FIG. 1 is a block diagram showing an embodiment of an optical fiber strain distribution sensor according to the present invention.

2A is a timing of CW light having an optical frequency ν0 of the optical fiber strain distribution sensor shown in FIG. 1, FIG. 2B is a timing of pulse light having an optical frequency νp, and FIG.
FIG. 6 is a diagram illustrating timings of two pulse lights.

FIGS. 3A, 3B and 3C are explanatory diagrams for explaining a process of waveform processing for obtaining a strain distribution by the optical fiber strain distribution sensor shown in FIG. 1;

FIG. 4 is a block diagram of a conventional optical fiber strain distribution sensor.

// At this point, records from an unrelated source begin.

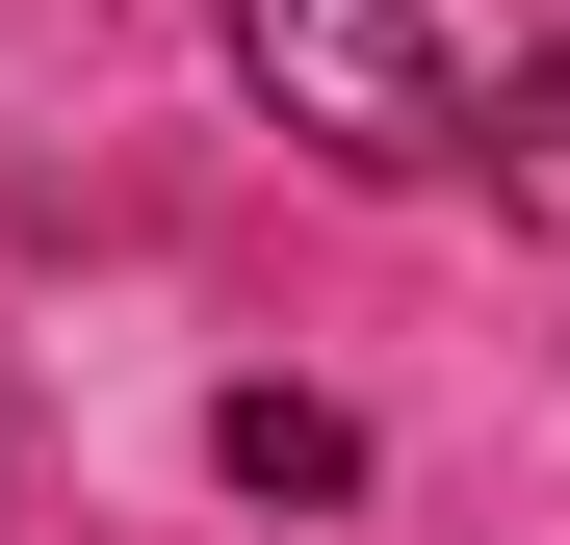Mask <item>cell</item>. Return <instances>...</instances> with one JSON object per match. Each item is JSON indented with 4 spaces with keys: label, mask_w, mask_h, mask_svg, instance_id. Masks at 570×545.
<instances>
[{
    "label": "cell",
    "mask_w": 570,
    "mask_h": 545,
    "mask_svg": "<svg viewBox=\"0 0 570 545\" xmlns=\"http://www.w3.org/2000/svg\"><path fill=\"white\" fill-rule=\"evenodd\" d=\"M208 27H234V78H259L337 182H441L466 130H493V105H466V52L415 27V0H208Z\"/></svg>",
    "instance_id": "6da1fadb"
},
{
    "label": "cell",
    "mask_w": 570,
    "mask_h": 545,
    "mask_svg": "<svg viewBox=\"0 0 570 545\" xmlns=\"http://www.w3.org/2000/svg\"><path fill=\"white\" fill-rule=\"evenodd\" d=\"M208 468H234V494H285V519H337V494H363V416H312V390H234V416H208Z\"/></svg>",
    "instance_id": "7a4b0ae2"
},
{
    "label": "cell",
    "mask_w": 570,
    "mask_h": 545,
    "mask_svg": "<svg viewBox=\"0 0 570 545\" xmlns=\"http://www.w3.org/2000/svg\"><path fill=\"white\" fill-rule=\"evenodd\" d=\"M466 156H493V208H519V234H570V52H519V78H493V130H466Z\"/></svg>",
    "instance_id": "3957f363"
}]
</instances>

FIGS. 5A and 5B are diagrams showing the relationship between the light receiving intensity of the light receiving system of the optical fiber strain distribution sensor and time.

[Explanation of symbols]

 DESCRIPTION OF SYMBOLS 1 Optical fiber for sensors 2 CW light source 5 Optical receiver 7, 9, 10, 18 Optical splitter 12, 20 Optical frequency shifter

──────────────────────────────────────────────────続 き Continued on the front page (58) Field surveyed (Int.Cl. ⁷ , DB name) G01M 11/00-11/08 G01J 1/00-1/60

Claims (3)

(57) [Claims] 1. An optical frequency ν0 and ν2 (ν0 <ν) having an optical frequency difference of 2 × Δν at one end of an optical fiber for a sensor.
2) a CW light source for inputting continuous light, a pulse light source for inputting pulse light having an optical frequency of ν0 + Δν to the other end of the sensor optical fiber, and a light frequency ν0 reaching one end of the sensor optical fiber. The intensity time change S0 (t) of the light and the intensity time change S2 (t) of the light of the optical frequency ν2 are measured with reference to the time when the pulsed light is incident on the other end of the sensor optical fiber. After obtaining the transmission loss distribution of the sensor optical fiber from the change S0 (t) and the intensity time change S2 (t), the transmission loss distribution is removed from the intensity time change S0 (t) and the intensity time change S2 (t). ,
An optical fiber strain distribution sensor, comprising: a light receiving system for determining a position of a strain having a Brillouin frequency shift Δν on the sensor optical fiber. 2. A pulse light source comprising: a CW light source for emitting continuous light having an optical frequency ν0; a first optical splitter provided between the CW light source and one end of a sensor optical fiber;
An optical frequency shifter connected to the sub-input / output end of the optical splitter for shifting the frequency of the split light by Δν, an optical switch connected to the output end of the optical frequency shifter and switching output light in two directions, First guiding means connected to one output terminal of the optical switch and leading to one end of the optical fiber for a sensor via a first optical splitter; and second light connected to the other output terminal of the optical switch. 2. The optical fiber strain distribution sensor according to claim 1, further comprising: a second guide for guiding the other end of the optical fiber for a sensor via a branch. 3. A light-receiving device that receives light of optical frequencies ν0 and ν2 reaching one end of the optical fiber for a sensor, receives a light intensity change S0 (t) and a light intensity change S2 of the received light.
The optical fiber strain distribution sensor according to claim 1, further comprising a bandpass filter for detecting (t).